Start of EXERCISE TEXT
[PATCH] D34200: [PM/unswitch] Teach SimpleLoopUnswitch to do non-trivial unswitching, making it no longer even remotely simple.

Mon Oct 16 00:52:38 PDT 2017

chandlerc marked 38 inline comments as done.
chandlerc added a comment.

Updates and/or responses. Largely addressed all the comments with the next patch upload.

================
Comment at: lib/Transforms/Scalar/SimpleLoopUnswitch.cpp:867
+    // is in the possible set.
+    if (Pred == ClonedPH || !PossibleClonedLoopBlockSet.count(Pred))
+      continue;
----------------
sanjoy wrote:
> chandlerc wrote:
> > sanjoy wrote:
> > > When will `PossibleClonedLoopBlockSet.count(Pred)` be false (assuming `Pred` is not `ClonedPH`)?  I thought you don't clone the dead blocks (dominated by the edge not cloned into the cloned loop) at all?
> > Unreachable code within the loop that gets cloned, but when we do our backwards walk is not found and associated with the loop.
> > 
> > This is a somewhat hypothetical (I don't have a test case) but it seemed principled.
> It looks like LoopInfo filters out unreachable blocks (and does not insert them into `llvm::Loop`s): https://github.com/llvm-mirror/llvm/blob/master/include/llvm/Analysis/LoopInfoImpl.h#L360 so IIUC that situation exactly won't happen.  Are there any other such cases?
I've turned this into an assert.

================
Comment at: lib/Transforms/Scalar/SimpleLoopUnswitch.cpp:907
+    // discovered them. The original order of blocks was carefully built in
+    // a way that is stable w.r.t. predecessor ordering. Rather than re-invent
+    // that logic, we just re-walk the original blocks (and those of the child
----------------
sanjoy wrote:
> chandlerc wrote:
> > sanjoy wrote:
> > > Not sure what you mean by "stable w.r.t. predecessor ordering".
> > I tried to clarify this comment, not sure how successful I was.
> I might use "not arbitrary" instead of "stable".  "stable" seems to imply "deterministic" which is slightly confusing since predecesor ordering should be deterministic as well.
Reworded to be even less confusing I think by just directly stating the constraint: don't rely on predecessor order.

================
Comment at: lib/Transforms/Scalar/SimpleLoopUnswitch.cpp:1343
+      if (Loop *BBL = LI.getLoopFor(BB))
+        if (BBL == &L || !L.contains(BBL))
+          LI.changeLoopFor(BB, &ExitL);
----------------
sanjoy wrote:
> chandlerc wrote:
> > sanjoy wrote:
> > > I don't see when the `!L.contains(BBL)` bit will kick in -- won't all of the blocks in `ExitLoopSet` either be exit blocks of the original L, or previously interior blocks that are no longer interior?
> > I'm not following ... exit blocks of the original L are exactly what would be identified by this check? My brain is fuzzy on this, so maybe I'm just misunderstanding the point you're making.
End of EXERCISE TEXT
Start of DATA SEGMENT
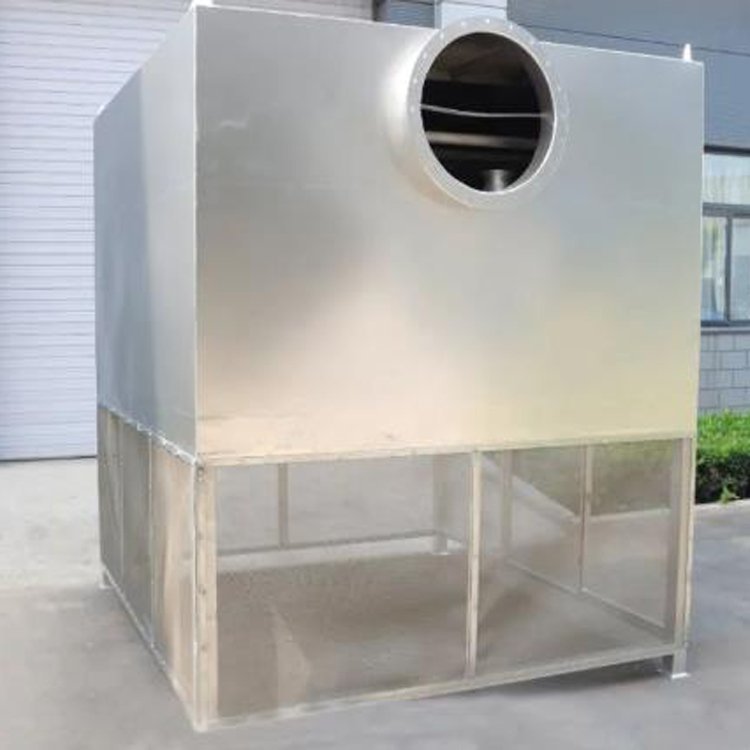 制藥行業自潔式空氣過濾器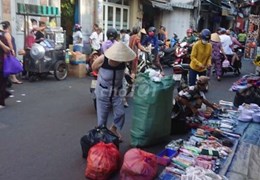 Nhà góc 2 MT kinh doanh đường Cô Giang - 8 triệu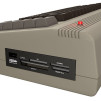 Commodore 64 - card reader on the right. red light is now the power button 800x450px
End of DATA SEGMENT
WORK REQUIRED
Answer these questions about the patch review thread:
1. How many inline comments did chandlerc mark as done?
2. What did chandlerc turn the `PossibleClonedLoopBlockSet.count(Pred)` check into?
3. What wording did sanjoy propose in place of "stable"?
The data has no role in this exercise.

EXERCISE RESPONSE
1. 38
2. An assert
3. "not arbitrary"